- Requirement: Restate the whole listing exactly.

★ ★ ★

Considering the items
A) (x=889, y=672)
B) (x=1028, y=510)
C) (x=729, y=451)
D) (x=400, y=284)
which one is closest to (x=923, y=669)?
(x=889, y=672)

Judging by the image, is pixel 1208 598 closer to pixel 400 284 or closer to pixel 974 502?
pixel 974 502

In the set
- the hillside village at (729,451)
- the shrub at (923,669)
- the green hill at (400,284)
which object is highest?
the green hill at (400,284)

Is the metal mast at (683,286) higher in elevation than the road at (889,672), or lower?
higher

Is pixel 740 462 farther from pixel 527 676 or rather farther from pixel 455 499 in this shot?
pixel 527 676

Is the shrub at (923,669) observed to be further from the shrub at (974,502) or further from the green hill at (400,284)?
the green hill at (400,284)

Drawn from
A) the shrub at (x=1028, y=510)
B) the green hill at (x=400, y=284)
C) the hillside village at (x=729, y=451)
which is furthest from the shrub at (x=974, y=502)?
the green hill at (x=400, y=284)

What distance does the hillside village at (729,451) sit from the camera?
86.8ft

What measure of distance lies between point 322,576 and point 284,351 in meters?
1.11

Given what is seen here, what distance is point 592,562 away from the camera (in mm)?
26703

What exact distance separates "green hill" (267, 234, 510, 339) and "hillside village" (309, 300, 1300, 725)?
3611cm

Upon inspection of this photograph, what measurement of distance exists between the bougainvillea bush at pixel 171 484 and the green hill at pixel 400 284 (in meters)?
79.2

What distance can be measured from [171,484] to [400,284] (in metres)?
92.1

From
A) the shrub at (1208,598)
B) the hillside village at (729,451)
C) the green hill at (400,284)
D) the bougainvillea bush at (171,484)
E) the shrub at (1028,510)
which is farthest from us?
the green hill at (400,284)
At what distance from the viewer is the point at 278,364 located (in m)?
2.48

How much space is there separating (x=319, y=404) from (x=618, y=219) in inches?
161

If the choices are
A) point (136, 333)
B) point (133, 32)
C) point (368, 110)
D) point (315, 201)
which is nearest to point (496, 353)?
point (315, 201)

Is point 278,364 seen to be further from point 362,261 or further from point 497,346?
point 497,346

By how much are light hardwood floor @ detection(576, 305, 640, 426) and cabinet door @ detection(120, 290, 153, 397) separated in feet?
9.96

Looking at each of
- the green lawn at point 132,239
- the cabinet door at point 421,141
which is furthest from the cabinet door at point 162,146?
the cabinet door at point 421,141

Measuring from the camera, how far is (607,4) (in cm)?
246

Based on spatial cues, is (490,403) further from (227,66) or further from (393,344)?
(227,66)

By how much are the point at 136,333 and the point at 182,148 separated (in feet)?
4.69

★ ★ ★

- Solution to this problem:
Considering the items
A) (x=889, y=672)
B) (x=1028, y=510)
C) (x=729, y=451)
D) (x=400, y=284)
which one is closest to (x=923, y=669)?
(x=889, y=672)

Judging by the image, is pixel 1208 598 closer to pixel 400 284 or closer to pixel 974 502?
pixel 974 502

In the set
- the hillside village at (729,451)
- the shrub at (923,669)
- the green hill at (400,284)
which object is highest?
the green hill at (400,284)

Is the metal mast at (683,286) higher in elevation than the road at (889,672), or lower?
higher

Is pixel 740 462 farther from pixel 527 676 or rather farther from pixel 455 499 in this shot?
pixel 527 676

Is the shrub at (923,669) observed to be further from the shrub at (974,502) or further from the green hill at (400,284)?
the green hill at (400,284)

Drawn from
A) the shrub at (x=1028, y=510)
B) the green hill at (x=400, y=284)
C) the hillside village at (x=729, y=451)
which is furthest from the shrub at (x=974, y=502)?
the green hill at (x=400, y=284)

What distance does the hillside village at (729,451) sit from the camera?
86.8ft

What measure of distance lies between point 322,576 and point 284,351 in meters?
1.11

Given what is seen here, what distance is point 592,562 away from the camera (in mm)?
26703

What exact distance separates "green hill" (267, 234, 510, 339) and "hillside village" (309, 300, 1300, 725)?
3611cm

Upon inspection of this photograph, what measurement of distance exists between the bougainvillea bush at pixel 171 484 and the green hill at pixel 400 284 (in meters)?
79.2

What distance can be measured from [171,484] to [400,284] (in metres)?
92.1

From
A) the shrub at (1208,598)
B) the hillside village at (729,451)
C) the green hill at (400,284)
D) the bougainvillea bush at (171,484)
E) the shrub at (1028,510)
which is farthest from us?
the green hill at (400,284)
At what distance from the viewer is the point at 278,364 located (in m)?
2.48

How much space is there separating (x=319, y=404) from (x=618, y=219) in inches?
161

If the choices are
A) point (136, 333)
B) point (133, 32)
C) point (368, 110)
D) point (315, 201)
which is nearest to point (496, 353)?
point (315, 201)

Is point 278,364 seen to be further from point 362,261 or further from point 497,346?
point 497,346

By how much are light hardwood floor @ detection(576, 305, 640, 426) and cabinet door @ detection(120, 290, 153, 397) separated in feet?
9.96

Looking at each of
- the green lawn at point 132,239
- the cabinet door at point 421,141
which is furthest from the cabinet door at point 162,146?
the cabinet door at point 421,141

Measuring from the camera, how far is (607,4) (in cm)?
246

Based on spatial cues, is (490,403) further from (227,66) or further from (393,344)?
(227,66)

By how much are the point at 136,333 and the point at 182,148 separated (in feet)?
4.69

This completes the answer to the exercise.